Thou Dost Protest: Samantha Crain’s “Under Branch & Thorn & Tree”

samantha-crain

Fellow Oklahoma-born singer songwriter Woody Guthrie wasn’t very good at keeping his mouth shut either. Arguably the very first of the American singer songwriters, Guthrie set the example for artists in his discipline to speak up for others through music and give voice to those who could not speak to the masses themselves. And not through brash, politically-strident, one-sided diatribes, but by telling the stories of the people he encountered during his distinctly American experience, and letting the lessons of these American experiences impart themselves.

Just 40 miles west of where Woody Guthrie was born in Okemah, Oklahoma is the town of Shawnee, where Ramseur Records-signed singer songwriter Samantha Crain was born and raised. And like Woody did many years before, she has decided to champion the causes of the common man through the music of her fourth LP.

When I first heard Under Branch & Thorn & Tree was going to be a self-described “protest album,” I unmistakeably cringed. Mixing politics and music is considered a faux pas to many, and often times results in a melee between fans based on predetermined political ideologies as opposed to any measurable social change. But Samantha’s not railing against Monsanto and asking Tom Morello to bless this effort. Like Woody, perspective is what Crain chooses to help get her point across. And by taking this approach, her message will find many more open hearts.

samantha-crain-1But don’t think Samantha isn’t willing to mix it up if she believes something is unjust.
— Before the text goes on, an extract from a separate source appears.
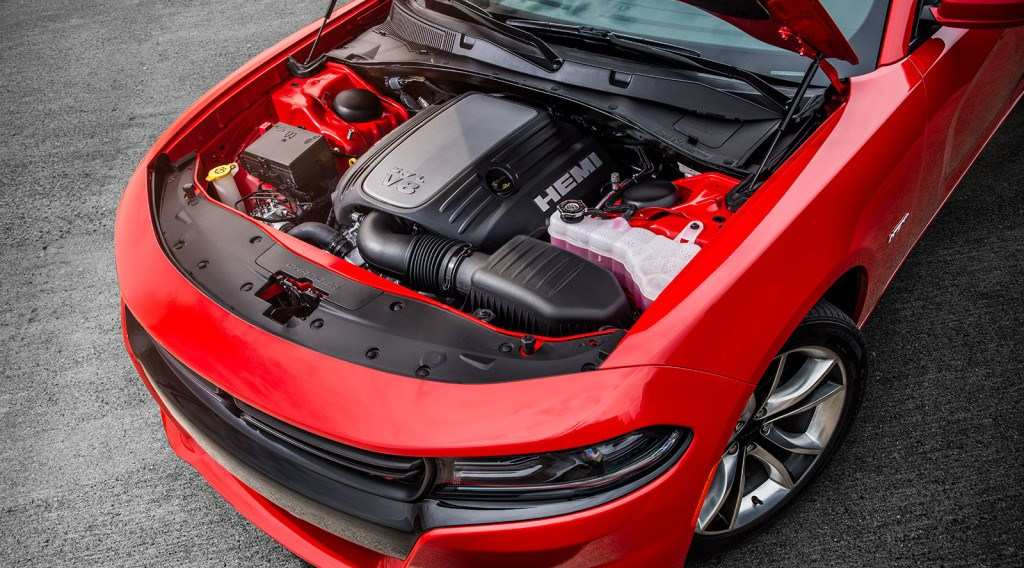 85 The 2020 Dodge Engines New Model And Performance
As one of the few full-blooded American Indian artists you can find in the Americana realm, she decided to take a stand in a very public manner in 2014 when the daughter of one of Oklahoma’s most privileged individuals decided to symbolically desecrate important ceremonial distinctions of Native Americans as part of performance art.

Christina Fallin is the daughter of sitting Oklahoma Governor Mary Fallin. She is also the front person of an Oklahoma-based band called Pink Pony. Christina first stirred controversy in the Native American community by posing in a native ceremonial headdress included with the caption “Appropriate Culturation,” a play on words of “cultural appropriation.”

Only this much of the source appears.